→ CHALLENGE
Using the siege passage, explain in one to three sentences why the Jews did not lose heart after the wall unexpectedly fell.

→ PROVIDED PASSAGE
----------------------------------------
Now these Romans struggled hard, on the contrary, to bring them, as
deeming that this zeal of the Jews was in order to avoid any impression to
be made on the tower of Antonia, because its wall was but weak, and its
foundations rotten. However, that tower did not yield to the blows given
it from the engines; yet did the Romans bear the impressions made by the
enemies’ darts which were perpetually cast at them, and did not give way
to any of those dangers that came upon them from above, and so they
brought their engines to bear. But then, as they were beneath the other,
and were sadly wounded by the stones thrown down upon them, some of them
threw their shields over their bodies, and partly with their hands, and
partly with their bodies, and partly with crows, they undermined its
foundations, and with great pains they removed four of its stones. Then
night came upon both sides, and put an end to this struggle for the
present; however, that night the wall was so shaken by the battering rams
in that place where John had used his stratagem before, and had undermined
their banks, that the ground then gave way, and the wall fell down
suddenly.

4. When this accident had unexpectedly happened, the minds of both parties
were variously affected; for though one would expect that the Jews would
be discouraged, because this fall of their wall was unexpected by them,
and they had made no provision in that case, yet did they pull up their
courage, because the tower of Antonia itself was still standing; as was
the unexpected joy of the Romans at this fall of the wall soon quenched by
the sight they had of another wall, which John and his party had built
within it. However, the attack of this second wall appeared to be easier
than that of the former, because it seemed a thing of greater facility to
get up to it through the parts of the former wall that were now thrown
down. This new wall appeared also to be much weaker than the tower of
Antonia, and accordingly the Romans imagined that it had been erected so
much on the sudden, that they should soon overthrow it: yet did not any
body venture now to go up to this wall; for that such as first ventured so
to do must certainly be killed.
----------------------------------------
→ DATA BLOCK
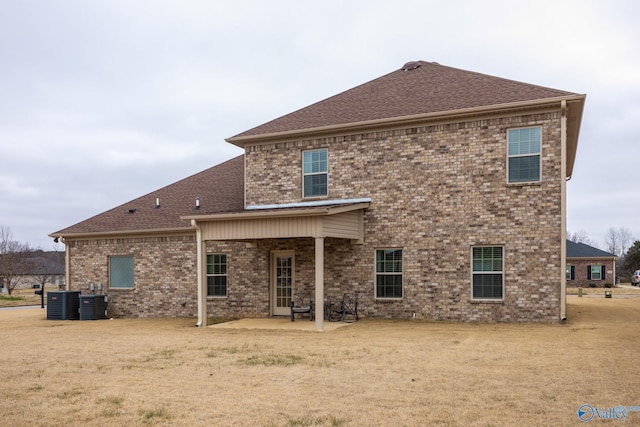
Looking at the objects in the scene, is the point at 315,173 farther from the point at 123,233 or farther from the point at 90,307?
----------------------------------------
→ SOLUTION TO THIS EXERCISE
The Jews kept their courage because the tower of Antonia itself was still standing. They had not expected the wall to fall and had made no provision for it.